3. The energy storage power station gas fire suppression apparatus of claim 2, wherein: one end of the first electromagnetic valve (24) is communicated with the output end of the fire extinguisher (22), the other end of the first electromagnetic valve (24) is communicated with the communicating pipe (23), and the other end of the communicating pipe (23) penetrates through the inner cavity of the energy storage cabinet (1).

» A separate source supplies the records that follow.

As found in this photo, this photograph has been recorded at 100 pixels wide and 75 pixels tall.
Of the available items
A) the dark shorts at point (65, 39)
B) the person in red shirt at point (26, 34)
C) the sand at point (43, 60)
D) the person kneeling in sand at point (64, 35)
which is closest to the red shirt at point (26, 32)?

4. The energy storage power station gas fire suppression apparatus of claim 1, wherein: the spraying assembly (3) comprises a shunt tube (31), a spray head (32) and a second electromagnetic valve (33), one end of the shunt tube (31) is communicated with one end of a communicating pipe (23) located in an inner cavity of the energy storage cabinet (1), one end of the spray head (32) is communicated with the second electromagnetic valve (33), and one end of the second electromagnetic valve (33) away from the spray head (32) is communicated with the shunt tube (31).

5. The energy storage power station gas fire suppression apparatus of claim 1, wherein: the monitoring assembly (5) comprises a smoke detector (51) and a temperature detector (52), wherein the smoke detector (51) is used for the temperature detector (52) to be installed at the top of the inner cavity of the energy storage cabinet (1).

6. The energy storage power station gas fire suppression apparatus of claim 5, wherein: the output ends of the smoke detector (51) and the temperature detector (52) are electrically connected with the input end of the fire control controller (4), and the output end of the fire control controller (4) is electrically connected with the input ends of the first electromagnetic valve (24), the second electromagnetic valve (33) and the alarm component (6) respectively.